1349. AU MINISTRE D'ÉTAT BARON DE MARDEFELD [A MOSCOU].
Potsdam, 29 février 1744.
La relation secrète que vous m'avez faite en date du 17 de ce mois46-1 m'est bien parvenue, et j'ai eu la même satisfaction en voyant son contenu que je suis présentement accoutumé d'avoir lorsque je re- çois de vos relations ; aussi ne saurait-on être plus content de la fidélité et de la dextérité d'un ministre que je le suis de la vôtre, en quoi vous n'obligerez point un ingrat.
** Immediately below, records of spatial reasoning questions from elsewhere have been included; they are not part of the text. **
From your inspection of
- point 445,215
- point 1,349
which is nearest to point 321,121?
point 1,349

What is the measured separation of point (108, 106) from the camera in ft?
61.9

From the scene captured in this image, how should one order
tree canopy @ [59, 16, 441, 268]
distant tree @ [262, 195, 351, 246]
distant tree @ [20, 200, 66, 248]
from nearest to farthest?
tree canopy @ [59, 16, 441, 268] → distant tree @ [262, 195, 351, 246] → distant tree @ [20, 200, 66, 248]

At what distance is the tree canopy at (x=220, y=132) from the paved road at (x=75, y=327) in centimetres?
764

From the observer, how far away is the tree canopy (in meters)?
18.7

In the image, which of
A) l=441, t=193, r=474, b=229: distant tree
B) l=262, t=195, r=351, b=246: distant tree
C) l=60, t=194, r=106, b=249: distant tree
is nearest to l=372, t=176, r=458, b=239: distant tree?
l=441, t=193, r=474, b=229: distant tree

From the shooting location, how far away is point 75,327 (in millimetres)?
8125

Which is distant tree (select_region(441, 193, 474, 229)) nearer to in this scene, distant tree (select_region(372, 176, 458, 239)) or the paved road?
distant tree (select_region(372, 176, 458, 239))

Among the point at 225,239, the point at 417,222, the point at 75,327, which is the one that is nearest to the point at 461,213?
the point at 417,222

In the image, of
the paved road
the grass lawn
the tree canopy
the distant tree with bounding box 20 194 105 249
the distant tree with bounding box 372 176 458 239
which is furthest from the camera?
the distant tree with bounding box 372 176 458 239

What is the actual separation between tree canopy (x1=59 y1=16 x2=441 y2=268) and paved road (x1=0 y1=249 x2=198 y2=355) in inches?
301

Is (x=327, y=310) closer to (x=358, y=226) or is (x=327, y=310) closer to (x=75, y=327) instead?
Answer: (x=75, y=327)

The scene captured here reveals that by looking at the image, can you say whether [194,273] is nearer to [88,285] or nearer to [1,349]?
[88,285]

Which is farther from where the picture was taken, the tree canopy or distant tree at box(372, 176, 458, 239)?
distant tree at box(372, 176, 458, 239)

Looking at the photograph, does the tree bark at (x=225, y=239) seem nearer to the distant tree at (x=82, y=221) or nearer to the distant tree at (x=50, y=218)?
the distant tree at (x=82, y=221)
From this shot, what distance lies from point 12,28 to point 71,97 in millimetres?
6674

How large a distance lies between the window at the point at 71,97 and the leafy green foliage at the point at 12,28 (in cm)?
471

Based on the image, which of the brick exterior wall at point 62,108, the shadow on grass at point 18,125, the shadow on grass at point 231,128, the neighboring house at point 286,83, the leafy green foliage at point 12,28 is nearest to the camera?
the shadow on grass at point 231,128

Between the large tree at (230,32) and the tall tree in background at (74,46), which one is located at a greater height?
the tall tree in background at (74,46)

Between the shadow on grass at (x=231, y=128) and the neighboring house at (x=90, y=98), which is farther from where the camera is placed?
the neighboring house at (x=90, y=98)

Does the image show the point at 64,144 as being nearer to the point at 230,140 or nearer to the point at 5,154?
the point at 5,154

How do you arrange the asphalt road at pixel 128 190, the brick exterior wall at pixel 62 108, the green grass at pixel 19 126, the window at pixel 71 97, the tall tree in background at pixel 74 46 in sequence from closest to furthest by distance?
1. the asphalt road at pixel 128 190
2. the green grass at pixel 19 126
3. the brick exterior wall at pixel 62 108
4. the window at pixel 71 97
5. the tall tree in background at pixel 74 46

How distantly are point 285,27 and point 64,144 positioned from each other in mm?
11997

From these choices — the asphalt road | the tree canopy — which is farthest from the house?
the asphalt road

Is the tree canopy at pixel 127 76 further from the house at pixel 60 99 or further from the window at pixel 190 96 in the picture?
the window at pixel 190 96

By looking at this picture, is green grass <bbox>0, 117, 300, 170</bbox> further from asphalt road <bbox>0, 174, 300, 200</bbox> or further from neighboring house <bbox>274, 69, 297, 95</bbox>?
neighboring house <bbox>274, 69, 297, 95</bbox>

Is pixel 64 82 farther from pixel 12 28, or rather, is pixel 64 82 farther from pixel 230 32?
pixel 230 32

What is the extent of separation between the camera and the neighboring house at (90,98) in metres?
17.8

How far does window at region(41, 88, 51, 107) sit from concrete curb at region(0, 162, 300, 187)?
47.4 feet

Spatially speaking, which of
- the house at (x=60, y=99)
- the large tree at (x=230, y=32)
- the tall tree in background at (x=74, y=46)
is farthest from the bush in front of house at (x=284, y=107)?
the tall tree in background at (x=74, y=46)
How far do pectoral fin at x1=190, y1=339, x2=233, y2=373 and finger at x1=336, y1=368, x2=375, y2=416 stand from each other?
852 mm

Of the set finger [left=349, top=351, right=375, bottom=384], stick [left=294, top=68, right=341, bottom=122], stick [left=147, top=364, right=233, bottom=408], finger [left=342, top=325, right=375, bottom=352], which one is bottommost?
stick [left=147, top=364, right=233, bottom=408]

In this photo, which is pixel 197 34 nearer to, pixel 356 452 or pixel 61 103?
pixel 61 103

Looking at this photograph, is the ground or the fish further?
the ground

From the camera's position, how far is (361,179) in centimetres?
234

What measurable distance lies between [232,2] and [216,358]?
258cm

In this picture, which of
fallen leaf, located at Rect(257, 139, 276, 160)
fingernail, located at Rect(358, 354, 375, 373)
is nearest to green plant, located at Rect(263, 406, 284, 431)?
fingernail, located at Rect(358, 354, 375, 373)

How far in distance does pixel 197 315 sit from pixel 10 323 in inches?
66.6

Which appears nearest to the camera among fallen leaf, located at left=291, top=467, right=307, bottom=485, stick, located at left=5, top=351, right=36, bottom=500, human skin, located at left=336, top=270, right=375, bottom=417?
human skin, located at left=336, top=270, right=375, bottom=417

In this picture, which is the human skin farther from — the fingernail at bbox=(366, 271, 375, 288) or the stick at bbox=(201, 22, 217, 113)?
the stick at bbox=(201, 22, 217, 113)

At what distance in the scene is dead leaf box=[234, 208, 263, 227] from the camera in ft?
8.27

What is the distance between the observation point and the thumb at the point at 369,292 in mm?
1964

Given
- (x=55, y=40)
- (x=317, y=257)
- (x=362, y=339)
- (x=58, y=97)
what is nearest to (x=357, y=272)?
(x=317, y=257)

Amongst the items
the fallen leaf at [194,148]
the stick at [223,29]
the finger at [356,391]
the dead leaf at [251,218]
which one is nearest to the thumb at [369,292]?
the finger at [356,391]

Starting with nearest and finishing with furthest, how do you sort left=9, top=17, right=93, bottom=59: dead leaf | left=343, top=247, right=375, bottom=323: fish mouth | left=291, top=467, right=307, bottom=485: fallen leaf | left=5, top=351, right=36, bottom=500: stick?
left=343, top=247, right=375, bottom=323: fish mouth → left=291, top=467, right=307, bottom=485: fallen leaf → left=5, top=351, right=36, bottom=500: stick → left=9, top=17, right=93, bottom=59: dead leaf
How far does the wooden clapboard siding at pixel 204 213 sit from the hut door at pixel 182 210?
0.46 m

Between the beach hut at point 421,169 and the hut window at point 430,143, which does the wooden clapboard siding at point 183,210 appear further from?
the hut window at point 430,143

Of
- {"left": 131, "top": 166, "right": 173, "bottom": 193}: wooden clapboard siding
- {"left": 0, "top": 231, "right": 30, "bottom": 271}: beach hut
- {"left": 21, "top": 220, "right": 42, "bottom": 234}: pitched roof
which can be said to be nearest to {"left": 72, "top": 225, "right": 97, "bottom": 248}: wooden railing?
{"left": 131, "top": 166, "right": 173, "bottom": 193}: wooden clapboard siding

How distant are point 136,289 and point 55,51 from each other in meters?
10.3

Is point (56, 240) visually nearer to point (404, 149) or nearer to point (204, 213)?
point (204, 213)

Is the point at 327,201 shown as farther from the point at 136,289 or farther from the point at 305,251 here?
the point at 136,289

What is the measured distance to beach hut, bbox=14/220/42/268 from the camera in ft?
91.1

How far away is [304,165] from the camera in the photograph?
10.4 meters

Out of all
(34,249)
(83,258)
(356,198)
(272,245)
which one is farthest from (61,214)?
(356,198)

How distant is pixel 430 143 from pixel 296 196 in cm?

Les traits que vous me mandez du Vice-Chancelier, tant au sujet des propos qu'il a tenus vers le général Düring qu'au sujet du tour malicieux qu'il a donné à la lettre de l'Impératrice au prince royal de Suède,46-2 sont si traîtres et si détestables que je ne puis concevoir l'indulgence qu'on a pour lui; je craindrais même que ce qu'il a dit au général Düring, et ce qu'il a écrit au Prince Royal, ne puisse faire de fâcheuses impressions sur tous les deux et re tarder les deux articles qui m'importent tant, à savoir le mariage dudit Prince avec ma sœur, et l'alliance à conclure entre la Suède, moi et la Russie, si je n'espérais que le comte de Wachtmeister sera déjà arrivé <47>à Stockholm pour informer le Prince Royal des véritables sentiments de l'Impératrice, et que l'arrivée du général Lubras mettra fin à toutes les menées du Vice-Chancelier.
Quant à celui-ci, je trouve absolument nécessaire que vous employiez et le vert et le sec pour le débusquer et le mettre hors de place, étant d'une certitude à n'en pouvoir douter qu'aussi longtemps qu'il sera en place il ne cessera jamais de causer mille chagrins tant à moi qu'à la princesse de Zerbst et de faire mille embarras à l'Impératrice. Il est vrai que, de la manière que vous vous êtes concerté avec la princesse de Zerbst à ce sujet, il est quasi impossible que le coup puisse manquer. Je ne doute nullement qu'on ne pourra faire résoudre la jeune princesse de Zerbst à embrasser la religion grecque, pourvu qu'on s'y prenne d'une bonne manière et qu'on lui laisse en tout cas autant de temps qu'on a laissé sur cela au Grand-Duc.
Je suis en tout de votre sentiment sur le Trubezkoi, vous ferez pourtant à ce sujet tout ce que vous trouverez convenable à mes intérêts. J'aurais bien aimé que vous m'eussiez appris quelque détail sur la séparation de la famille infortunée, et vous n'oublierez point de le faire encore, quand une occasion sûre se présentera. Quant à la décharge générale concernant la distribution des sommes que je vous ai confiées, elle est actuellement expédiée et signée de moi, mais comme je n'ose pas la hasarder avec cette lettre et avant que je sois informé de votre arrivée à Moscou, j'aurai soin qu'elle vous sera envoyée à la première occasion sûre qui s'y présentera, sur quoi vous pouvez compter.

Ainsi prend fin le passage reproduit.